Today's Editorial - 25 August 2022
What is a kangaroo court?
Source: By Rishika Singh: The Indian Express
Chief Justice of India N V Ramana on 23 July 2022 said that “rising number of media trials” are proving to be hurdles towards doing justice, and “kangaroo courts” run by the media are causing harm to the health of the democracy.
“I urge upon the media, particularly the electronic and social media, to behave responsibly,” he said while delivering the inaugural lecture instituted in the memory of Justice Satya Brata Sinha in Ranchi.
He added: “Of late, we see the media running kangaroo courts, at times on issues even experienced judges find difficult to decide. Ill-informed and agenda-driven debates on issues involving justice delivery are proving to be detrimental to the health of democracy.”
‘Kangaroo court’, a phrase that often makes headlines, was also recently thrown around by former US President Donald Trump who called the 6 January committee hearings into his alleged role in the Capitol Hill riot as a ‘kangaroo court’ inquiry.
In July, while rejecting the bail plea of Ashish Mishra, the prime accused in the Lakhimpur Kheri violence case, Justice Krishan Pahal of the Allahabad High Court had accused the media of running ‘kangaroo courts’.
What is a kangaroo court?
Oxford Dictionary defines it as “an unofficial court held by a group of people in order to try someone regarded, especially without good evidence, as guilty of a crime or misdemeanour”.
In a less literal sense, it is used to refer to proceedings or an activity where a judgement is made in a manner that is unfair, biased, and lacks legitimacy.
When did the usage begin, and why ‘kangaroo’?
The origin of the phrase is not clearly known, but it is believed to have been used from the 19th Century onwards. Why the word ‘kangaroo’ is used is also not clear, but there are several theories.
Some dictionaries say the association with the animal could have a relation to Australians, though the term probably originated in America.
The Collins Dictionary argues that it could be to evoke a sense that “justice progresses by leaps and bounds” in case of kangaroo court verdicts.
There are other historical theories, too. In an article in the Sydney Morning Herald, Roly Sussex, the Emeritus Professor of Applied Language Studies at the University of Queensland, said: “The term popped up first in California, around 1849-1850. At that stage, there were some 800-1,000 Aussie prospectors digging for fortune. Locals soon gleaned that (our forebears) would occasionally decide things in an unofficial kind of way.”
What Sussex is referring to is the Gold Rush, a period in the mid-1800s when massive gold reserves were discovered in and around California in the US. People from all over, including Australia, rushed there and were known as prospectors.
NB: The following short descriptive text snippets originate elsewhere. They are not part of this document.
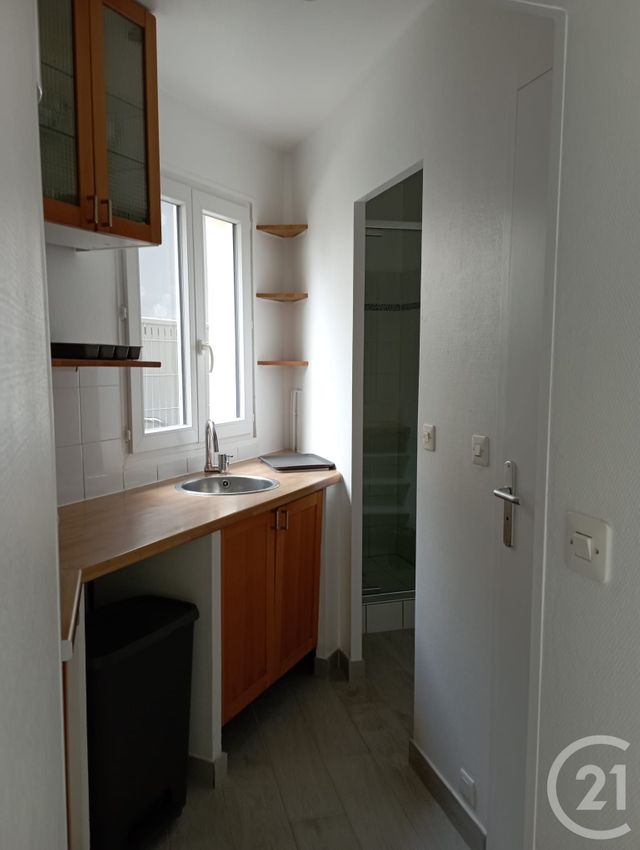 Appartement Studio &agrave; louer - 1 pi&egrave;ce - 19,56 m2 - Brie Comte Robert - 77 - ILE-DE-FRANCE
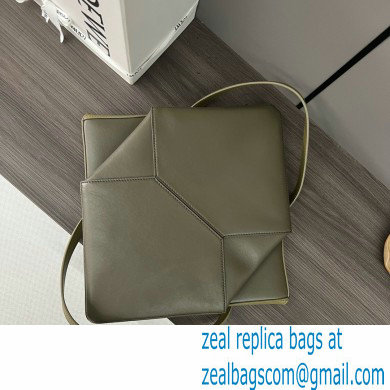 LOEWE Puzzle Fold Tote in shiny calfskin 052316 dark khaki green/green 2024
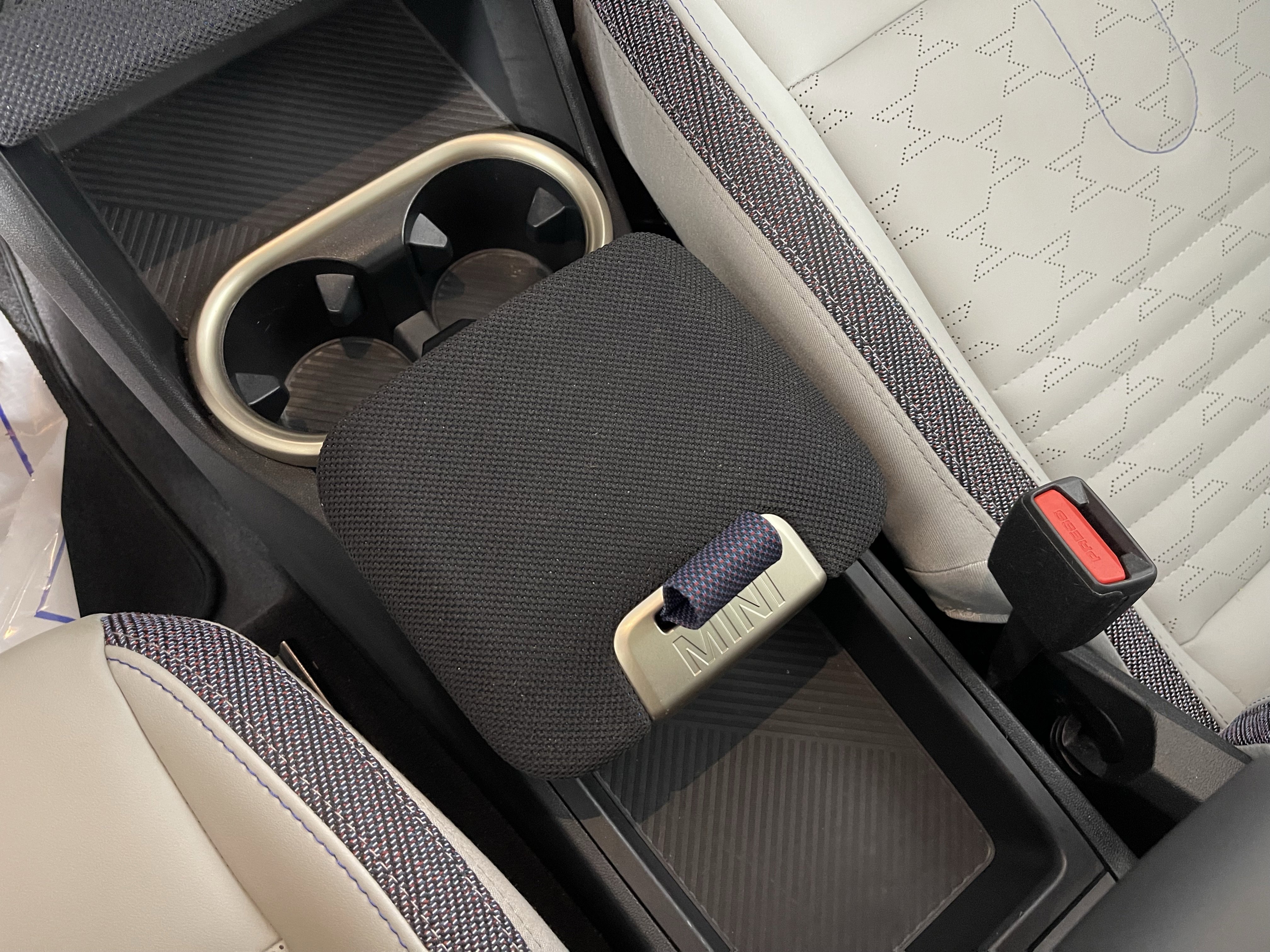 2025 MINI Countryman S - Photo 15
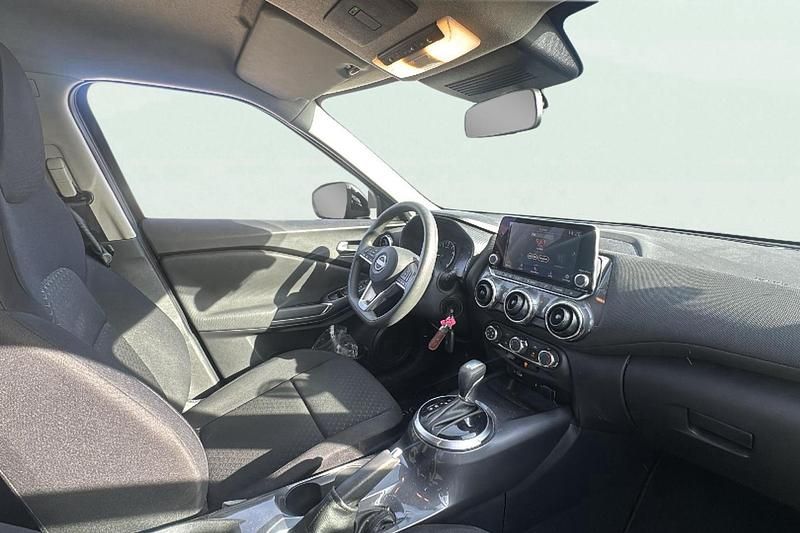 Usado Nissan Juke Acenta 114 CV (83 kW) 2024 Granate SUV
Sussex argues these people might have developed their own systems — fair or unfair — of deciding on claims to land where deposits were found.
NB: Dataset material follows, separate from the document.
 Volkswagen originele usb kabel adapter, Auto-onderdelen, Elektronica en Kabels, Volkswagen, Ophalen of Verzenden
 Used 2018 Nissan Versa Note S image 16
Another theory relates to both the animal’s peculiar hopping movement, and the historical aspect. Steven Poole, a journalist who writes about language and its usage over time, wrote in The Guardian that the phrase could have been used to describe proceedings in the same era, “often held by mutineers or prisoners”, including “dodgy practices by itinerant judges hopping from one jurisdiction to another”, pointing to a tendency to quickly dispose of cases without a fair trial.